Generally, reviews are limited to: 250-word abstract; 4,000-word text, excluding references; and five figures. Authors are encouraged to consult the Editor before submitting a review for consideration.

Research tools and issues

Research Tools and Issues are scholarly works and reviews focusing on areas of broad interest to the research community, including topics relevant to the conduct of clinical research, mentoring and career development.

Manuscripts should not exceed 4,000 words.

Original research

Original research should not exceed 5,000 words and six figures or tables (not including supplementary material) — articles must be fully documented reports of original research, but should be as concise as possible without compromising the data. Articles should be organized as follows: Title page, Unstructured Abstract (250 words max), Introduction, Materials & Methods, Results, Discussion, Conflict of Interest, Acknowledgments, References, Tables, Figure Legends, Supplementary Material.

Please include the key messages of your article after your abstract using the following headings. This section should be no more than 3-5 sentences and should be distinct from the abstract; be succinct, specific and accurate.

  • What is already known on this topicsummarise the state of scientific knowledge on this subject before you did your study and why this study needed to be done
  • What this study adds summarise what we now know as a result of this study that we did not know before
  • How this study might affect research, practice or policy summarise the implications of this study

This will be published as a summary box after the abstract in the final published article. 

Experimental biology symposia

The AFMR sponsors one or more symposia each year within the context of the Experimental Biology meeting. These symposia are translational in focus and are designed to highlight important recent basic science developments that are being brought to the bedside. It is anticipated that each presenter within each symposium will submit a manuscript to Journal of Investigative Medicine that summarizes the work described in their symposium talk.

Each manuscript should be self-contained, as the publication may not be coordinated with the publication of other manuscripts from the same symposium. The presenters are encouraged to present sufficient background and detail to permit a full appreciation of the importance and implications of their work. It is anticipated that most EB Symposium manuscripts will be 2000-6000 words in length. The liberal use of figures and diagrams is encouraged.

Please include the key messages of your article after your abstract using the following headings. This section should be no more than 3-5 sentences and should be distinct from the abstract; be succinct, specific and accurate.

  • What is already known on this topicsummarise the state of scientific knowledge on this subject before you did your study and why this study needed to be done
  • What this study adds summarise what we now know as a result of this study that we did not know before
  • How this study might affect research, practice or policy summarise the implications of this study

This will be published as a summary box after the abstract in the final published article. 

Brief report

These reports should be of scientific excellence in clinical or translational research, but not sufficient to warrant publication as Original Research. Examples of appropriate Brief Reports may include: (1) studies that report limited but provocative observations OR (2) relevant negative studies that can
provide new information on important topics.

▸ **ENTRIES SUPPLIED**:
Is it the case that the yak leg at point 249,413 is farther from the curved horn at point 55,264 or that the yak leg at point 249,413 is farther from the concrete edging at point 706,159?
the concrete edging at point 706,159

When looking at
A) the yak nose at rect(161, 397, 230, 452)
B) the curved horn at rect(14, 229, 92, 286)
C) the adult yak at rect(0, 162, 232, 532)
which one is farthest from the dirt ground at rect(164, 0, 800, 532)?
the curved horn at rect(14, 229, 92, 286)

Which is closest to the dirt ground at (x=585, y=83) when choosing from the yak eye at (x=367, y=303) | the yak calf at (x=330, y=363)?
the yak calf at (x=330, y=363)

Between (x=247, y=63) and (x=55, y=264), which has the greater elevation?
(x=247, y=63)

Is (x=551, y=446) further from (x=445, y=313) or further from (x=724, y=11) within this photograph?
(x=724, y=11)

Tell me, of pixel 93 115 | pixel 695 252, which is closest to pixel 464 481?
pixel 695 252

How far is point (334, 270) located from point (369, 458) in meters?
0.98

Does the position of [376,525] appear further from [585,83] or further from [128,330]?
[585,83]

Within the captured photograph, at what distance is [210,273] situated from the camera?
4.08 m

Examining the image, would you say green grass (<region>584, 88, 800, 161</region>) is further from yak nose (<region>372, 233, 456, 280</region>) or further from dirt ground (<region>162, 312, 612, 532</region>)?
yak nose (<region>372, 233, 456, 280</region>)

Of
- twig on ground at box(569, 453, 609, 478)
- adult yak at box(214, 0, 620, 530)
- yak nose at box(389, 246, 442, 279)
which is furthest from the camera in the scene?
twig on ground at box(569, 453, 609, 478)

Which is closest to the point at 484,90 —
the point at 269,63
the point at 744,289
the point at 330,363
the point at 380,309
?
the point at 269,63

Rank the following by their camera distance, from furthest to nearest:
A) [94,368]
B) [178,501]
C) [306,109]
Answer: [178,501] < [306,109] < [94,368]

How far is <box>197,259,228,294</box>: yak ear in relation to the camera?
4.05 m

==

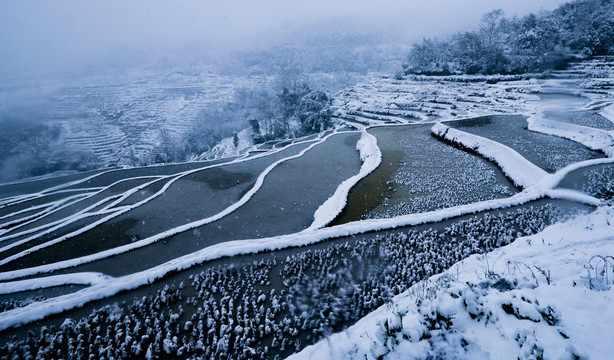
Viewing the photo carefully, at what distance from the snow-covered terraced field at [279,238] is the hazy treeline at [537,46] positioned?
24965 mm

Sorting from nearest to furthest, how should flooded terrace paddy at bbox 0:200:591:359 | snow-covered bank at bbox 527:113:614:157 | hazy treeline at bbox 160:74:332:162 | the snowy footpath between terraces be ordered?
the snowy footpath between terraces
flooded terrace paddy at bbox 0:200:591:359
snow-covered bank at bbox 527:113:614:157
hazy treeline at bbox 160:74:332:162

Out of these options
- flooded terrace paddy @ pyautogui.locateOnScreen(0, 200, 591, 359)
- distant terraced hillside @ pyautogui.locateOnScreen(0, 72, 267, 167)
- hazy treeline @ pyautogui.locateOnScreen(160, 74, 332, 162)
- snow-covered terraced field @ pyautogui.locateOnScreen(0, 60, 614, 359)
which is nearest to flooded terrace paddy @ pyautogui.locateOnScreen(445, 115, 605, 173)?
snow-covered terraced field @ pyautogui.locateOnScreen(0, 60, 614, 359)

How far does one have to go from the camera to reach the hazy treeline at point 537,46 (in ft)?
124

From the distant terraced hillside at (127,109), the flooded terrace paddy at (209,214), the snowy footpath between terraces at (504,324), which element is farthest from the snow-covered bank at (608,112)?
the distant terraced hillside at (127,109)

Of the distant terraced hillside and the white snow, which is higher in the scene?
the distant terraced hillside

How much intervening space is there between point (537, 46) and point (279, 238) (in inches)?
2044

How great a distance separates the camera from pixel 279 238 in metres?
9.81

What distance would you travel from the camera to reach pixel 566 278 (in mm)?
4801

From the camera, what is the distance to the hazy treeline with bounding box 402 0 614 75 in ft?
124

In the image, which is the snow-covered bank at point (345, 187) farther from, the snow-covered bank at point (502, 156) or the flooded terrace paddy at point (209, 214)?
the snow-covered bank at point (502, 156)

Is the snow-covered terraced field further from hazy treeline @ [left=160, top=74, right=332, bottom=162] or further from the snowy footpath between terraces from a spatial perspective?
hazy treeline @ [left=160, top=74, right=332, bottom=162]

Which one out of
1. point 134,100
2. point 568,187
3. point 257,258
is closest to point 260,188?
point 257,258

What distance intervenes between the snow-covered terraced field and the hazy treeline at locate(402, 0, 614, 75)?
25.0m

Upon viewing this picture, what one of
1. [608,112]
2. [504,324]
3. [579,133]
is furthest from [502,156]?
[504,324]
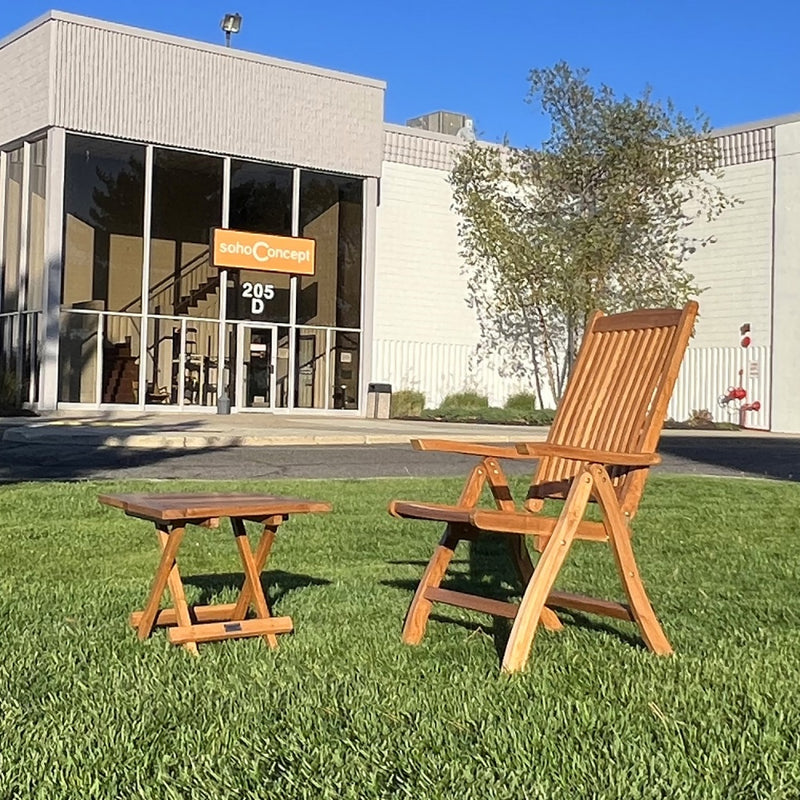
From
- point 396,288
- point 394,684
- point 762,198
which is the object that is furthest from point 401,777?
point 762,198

▸ **TASKS TO CARRY OUT**:
a - In the manuscript guidelines, what is the maximum length of an Original Research article?
b - Write the next part of the manuscript guidelines, starting after their final sentence.
The records have nothing to do with what is asked here.

▸ **ANSWERS TO EACH TASK**:
a - 5,000 words and six figures or tables, not including supplementary material.

b -
The text of a Brief Report is limited to 2,000 words. Brief Reports should include an unstructured abstract of no more than 250 words and no more than two display items.

Letter to the Editor

Letters to the Editor may report original data or discuss published articles in Journal of Investigative Medicine.

Letters are not to exceed 500 words, two figures or tables, and 15 references. Letters should not have an abstract. The Editor may solicit a response from the authors. Letters that report original data will be fully peer-reviewed. All Letters to the Editor are subject to editing and possible abridgment.


The BMJ Publishing Group journals are willing to consider publishing supplements to regular issues. Supplement proposals may be made at the request of:

  • The journal editor, an editorial board member or a learned society may wish to organize a meeting. Sponsorship may be sought and the proceedings published as a supplement.
  • The journal editor, editorial board member or learned society may wish to commission a supplement on a particular theme or topic. Again, sponsorship may be sought.
  • The BMJPG itself may have proposals for supplements where sponsorship may be necessary.
  • A sponsoring organisation, often a pharmaceutical company or a charitable foundation, that wishes to arrange a meeting, the proceedings of which will be published as a supplement.

In all cases, it is vital that the journal’s integrity, independence and academic reputation is not compromised in any way.

For further information on criteria that must be fulfilled, download the supplements guidelines.

When contacting us regarding a potential supplement, please include as much of the information below as possible.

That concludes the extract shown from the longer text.